Within the scrubber column, the iron oxide particles are stable in the presence of water and hydrocarbons but react immediately and irreversibly with H2 S dissolved in the fluid in accordance with the following equation:

Fe3 O4 +6H2 S→3FeS2 +4H2 O+2H2

so as to fix sulphur contained in H2 S dissolved in the fluid as inert and non-volatile iron sulphide (FeS2). The material within the scrubber column thus changes the form of the H2 S and actively removes H2 S from the fluid.

After filling the chamber 24 with fluid and so sampling a known volume of fluid, the tester 10 is raised to the surface on the wireline 14. The scrubber column 16 does not need to be sealed after use before raising to surface as the extracted sulphur is fixed in a non-volatile solid form and will not be lost on decompression at the surface.

The quantity of fluid sampled is known from the chamber volume and thus from the sulphur content of the stabilising material, the quantity of H2 S per unit volume of hydrocarbon sampled can be readily calculated.

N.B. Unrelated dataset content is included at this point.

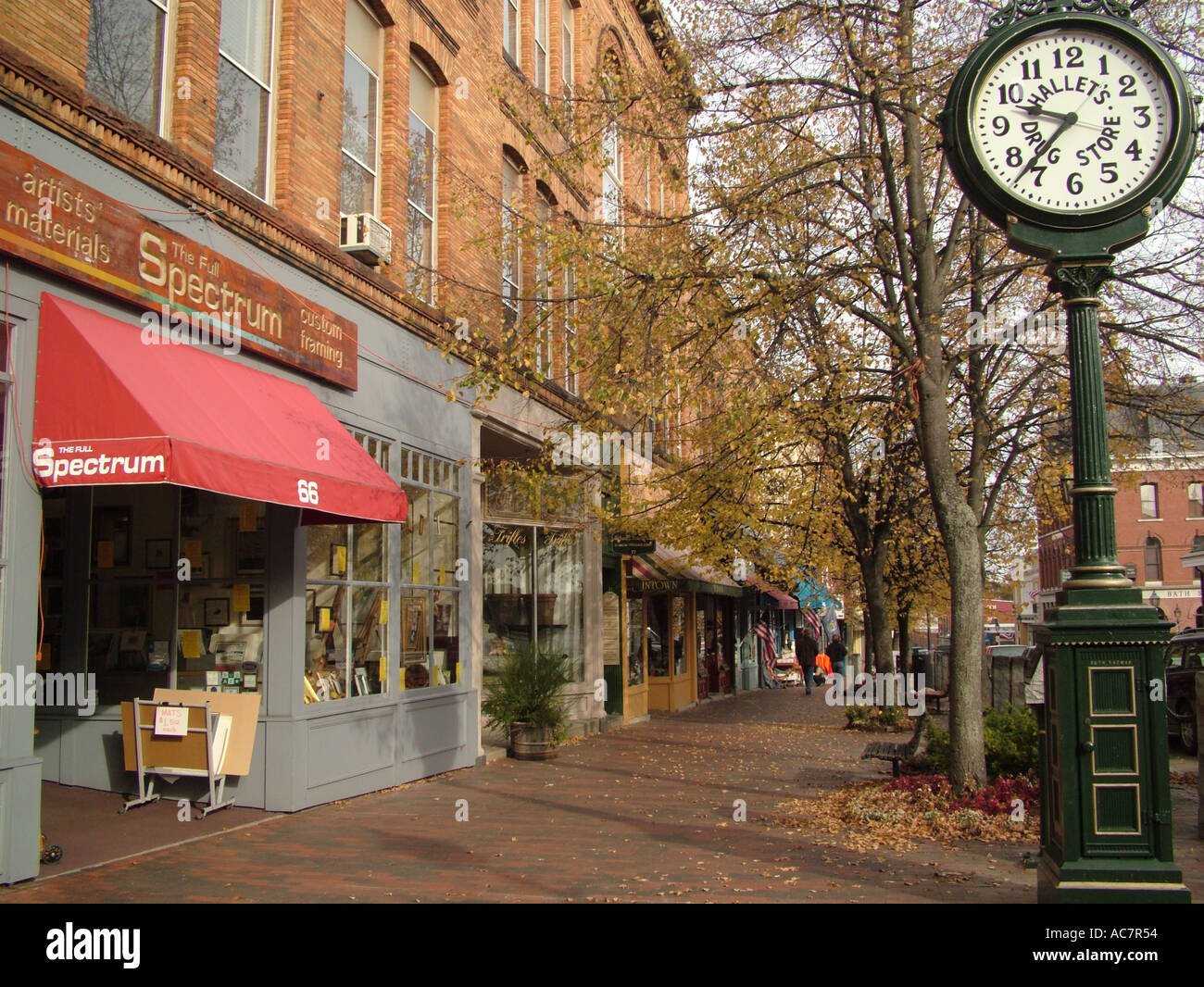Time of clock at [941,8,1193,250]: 9:37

Once the tester 10 reaches the surface, the material within the scrubber column 16 and the fluid within the pressurised chamber 24 are analysed to determine their composition including the proportions of the various hydrocarbons present, their phase (pressure-volume-temperature or PVT) behaviour, density, viscosity and gas/oil ratio tests.

The sulphur content of the Fe3 O4 in the scrubber column 16 is analysed to determine the hydrogen sulphide content of the hydrocarbon per unit volume of sampled hydrocarbon. Analysis of the sulphur content can occur by one of several laboratory analytical techniques. Since the sulphur has been fixed into a non-volatile form, its analysis does not present any significant problems. Any residual hydrocarbon on the metal sulphide is cleaned with an organic solvent, for example xylene, without the loss of sulphur. Pyrolysis of the metal sulphide to produce sulphur dioxide and detection by mass spectrometry allows the various sulphur isotopes to be identified.

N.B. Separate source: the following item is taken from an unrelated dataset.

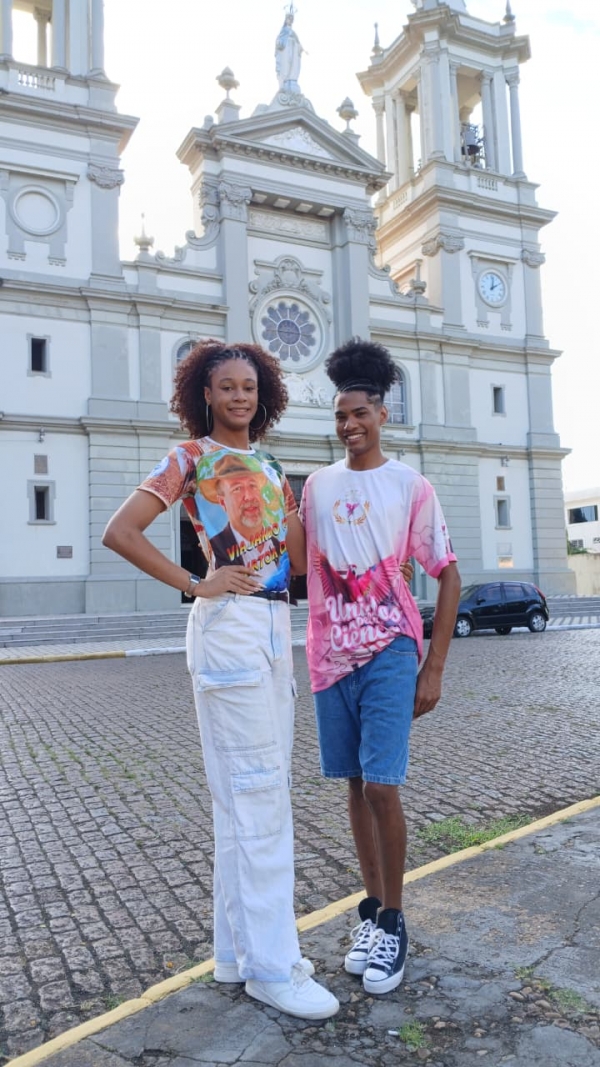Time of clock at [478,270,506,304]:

If it is known that the metal sulphide and accompanying unreacted metal/metal oxide are free from contamination or impurities, then determination of the weight change of the sulphide on its pyrolysis to the oxide, for example zinc sulphide (ZnS) to zinc oxide (ZnO), will yield its sulphur content.

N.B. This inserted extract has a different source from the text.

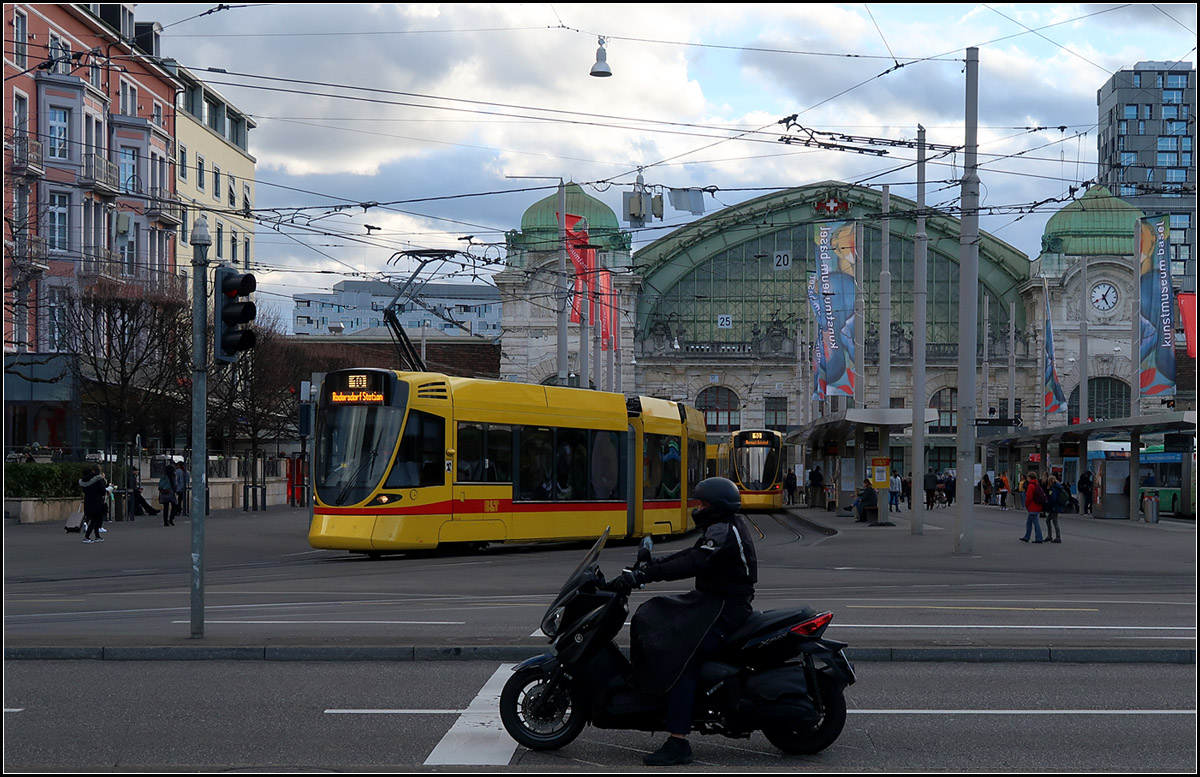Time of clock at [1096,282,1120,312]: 5:05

Gas chromatography combined with a mass spectrometer detector is another method that can be used for analysing the scrubber material as it readily identifies isotope ratios, such as the isotope ratio 34 S/32 S. This allows comparison of organic/inorganic derived isotopes which is of use for geochemists and also in determining the geological history of formations.

Generally the described apparatus and method allow discrimination of H2 S down to 1-100 ppm. However if the scrubber column becomes saturated with sulphur during sample acquisition, then the hydrogen sulphide content of the hydrocarbon sample may not be reliably determined.

Also the extraction of hydrogen sulphide from hydrocarbon samples using a scrubber column presupposes that its hydrogen sulphide content is relatively small, typically <0.5% or around 10 ppm, such as where the sulphur content of crude oils is in the range 0.3-0.8 weight percent and H2 S content of natural gas is in the range 0.01-0.4 weight percent. For these weight percents the removal of H2 S from the fluid sampled has no significant effect on its phase behaviour. However the phase behaviour of fluid samples which contain significant quantities of hydrogen sulphide, for example >5%, can be modified by removal of the H2 S. For example, removal of a high percentage of H2 S from the fluid can alter the gas bubble point of phase analysis and in such samples the original composition of these hydrocarbon samples can be re-established by the addition of the correctly estimated quantity of hydrogen sulphide as enabled by the present invention prior to phase analysis.

The above steps are summarized and illustrated by FIG. 3.